Jean-Marc Ayrault a annoncé que tout ministre battu aux législatives devra quitter le gouvernement. Je comprend parfaitement cette position et je l'approuve pleinement. On ne plaisante pas avec la légitimité démocratique. Comment voulez vous qu'un candidat battu puisse encore être respecté et avoir une quelconque autorité. Aucun ministre n'est formellement obligé d'être candidat, mais s'il l'est, il doit vaincre.

J'attends de voir qui sera effectivement candidat. Najat Vallaud Belkacem a déjà jeté l'éponge à Lyon, où elle entendait se présenter dans la circonscription la plus à droite de Lyon. J'avais trouvé sa position courageuse, car elle aurait pu réclamer autre chose, de plus gagnable, vu son poids et sa visibilité politique, elle n'aurait pas eu trop de mal. Mais elle a choisi le défi, qui consiste à se prendre plusieurs vestes, puis finir par emporter un bastion de l'ennemi, à la force du poignet, sur son nom. C'est ça le vrai panache, tout comme c'est du panache d'aller se présenter contre Marine Le Pen dans sa circonscription. Un élu qui ne prend pas de risque n'a finalement pas de mérite. Elle a finalement renoncé à sa candidature aux législatives. Je trouve ça dommage, mais je comprend. Ministre et porte-parole du gouvernement, c'est un beau poste...

Cette règle me dérange quand même un peu, car il y a des ministres qui eux, ne prendront jamais le risque d'affronter l'électeur. Ils n'ont donc aucune légitimité démocratique. Or, cela semble être important aux yeux de Jean-Marc Ayrault (et en cela, je l'approuve).
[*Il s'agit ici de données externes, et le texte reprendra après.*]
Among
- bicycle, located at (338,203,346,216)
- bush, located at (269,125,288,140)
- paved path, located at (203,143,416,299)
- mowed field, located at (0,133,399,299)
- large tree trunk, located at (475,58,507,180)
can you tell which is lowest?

Il faudrait qu'il aille jusqu'au bout de la logique en indiquant clairement qu'il y a un seuil, au sein du gouvernement, qu'on ne peut franchir que si on a une légitimité démocratique forte. Cela peut être par exemple le poste de ministre de plein exercice. Qu'il y ait une certaines tolérance pour les sous-ministres, c'est admissible, il faut parfois faire prévaloir d'autres critères comme la position dans le parti, ou des compétences techniques particulières. Je comprend donc que Benoit Hamon ou Yamina Benguigui soient au gouvernement, le premier apportant une caution "gauche de la gauche" nécessaire, en l'absence de tout représentant du Front de Gauche, la seconde pouvant indéniablement incarner la francophonie.

Je note que globalement, il n'y a quand même pas beaucoup de "recalés" du suffrage universel dans les ministres ce gouvernement. Certains ont pu être battus dans leur carrière, mais ils avaient été élus avant, et avaient donc réussi à passer le test du suffrage. Il n'y a guère que Stéphane Le Foll, ainsi que Najat Vallaud-Belkacem qui n'ont pas réussi le test. Mais elle jeune et elle avait choisi la difficulté en 2007, ce qui montre qu'elle ne rechigne pas à aller au front. Le Foll n'avait pas non plus choisi la facilité face à François Fillon dans la Sarthe, donc on peut tenir le même raisonnement pour lui. Même parmi les sous-ministres, il y a assez peu de technocrates et de "société civile". Je note la présence de Yamina Benguigui, Fleur Pellerin et c'est à peu près tout. Un profil à la "Olivier Ferrand", le technocrate incapable de se faire élire, semble complètement exclu.

C''est donc un gouvernement très "politique" et c'est une très bonne chose ! Les technocrates doivent rester à leur place, dans les administrations. Les loosers n'ont pas plus leur place au gouvernement. La légitimité du politique, c'est l'élection et si on veut exercer le pouvoir, on doit passer avec succès le test du suffrage universel.